以下は、友人であるFXライターの高城泰さんが作成した「米中貿易戦争と米ドル/円の相関」です。
(出所:高城泰氏のツイッターより)
米中貿易戦争が好転すると円安になり、悪化すると急激に円高になるのがコンセンサであることは変わらず。
注目すべきは、そのサイクル。
昨年(2018年)から続いている米中貿易協議ですが、米国による中国への「制裁強化→一時停戦/協議再開→物別れ→制裁強化」の繰り返しとなっています。
このサイクルの中、為替市場でもリスクオン=円安、リスクオフ=円高が目まぐるしく繰り返されています。
次のチャートは、米中貿易戦争と日経平均。
(出所:高城泰氏のツイッターより)
こちらもリスクオンとリスクオフが切り替わる流れで、株高、円安が目まぐるしく繰り返されています。
■米中が合意に至るのは難しく、リスクオフ相場に…
結果、過去1年間は、米国による中国への「制裁強化→一時停戦/協議再開→物別れ→制裁強化」という単なる繰り返しになっているため、マーケットも「株高・円安」と「株安・円高」が交互に繰り返され、レンジを抜けきれていません。
見方を変えれば、今回の米中閣僚級貿易協議で明確な結論が出れば、マーケットも前述のサイクルから抜け出し、方向性が明確となる可能性が高まります。

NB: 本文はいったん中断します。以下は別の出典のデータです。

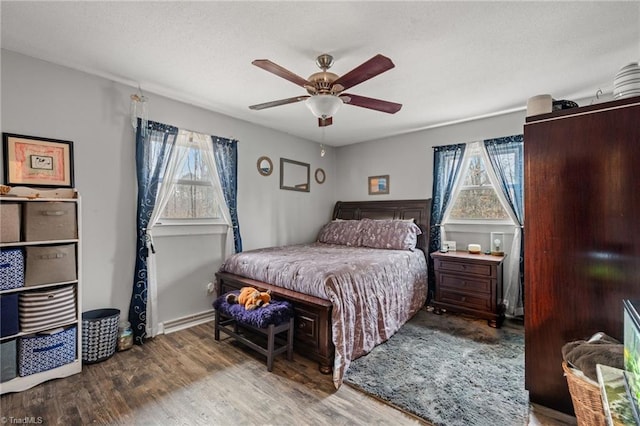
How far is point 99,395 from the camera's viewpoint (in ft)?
6.35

米中閣僚級貿易協議で明確な結論が出るかに注目。写真は2019年6月に開催された大阪G20でトランプ大統領と習近平国家主席が会談した時のもの (C)Visual China Group/Getty Images
個人的には、米中が合意に至るのは難しいと想定しており、マーケットはリスクオフに傾くのではないかと憶測しています。

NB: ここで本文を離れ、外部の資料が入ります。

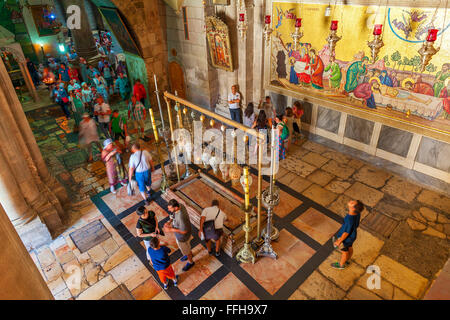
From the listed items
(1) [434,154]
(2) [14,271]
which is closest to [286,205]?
(1) [434,154]

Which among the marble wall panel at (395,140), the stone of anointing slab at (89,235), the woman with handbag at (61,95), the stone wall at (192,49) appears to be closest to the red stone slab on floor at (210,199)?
the stone of anointing slab at (89,235)

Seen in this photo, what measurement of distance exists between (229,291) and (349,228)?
6.94 ft

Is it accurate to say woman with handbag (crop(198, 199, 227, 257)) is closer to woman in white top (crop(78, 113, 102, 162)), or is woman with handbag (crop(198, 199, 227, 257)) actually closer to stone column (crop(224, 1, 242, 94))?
woman in white top (crop(78, 113, 102, 162))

ただ、トランプ大統領は、意外に「部分合意」にも応じる柔軟性を併せ持っていると考えているため、あまり決めつけず、今回の米中閣僚級貿易協議の行方に注目したいところ。
今週(10月7日~)から月末に向けて、米中閣僚級貿易協議やEU(欧州連合)サミット、10月11日(金)の日経平均のSQ(※)というイベントや、本邦の3連休を控え、マーケットのボラティリティが徐々に高まってきました。
(※編集部注:「SQ」とは日経225先物などの株価指数先物や株価指数オプションといった取引の最終決済を行なうための価格のこと)
米ドル/円のボラティリティが急回復する可能性を秘めている、今回の米中閣僚級貿易協議の行方に注目です。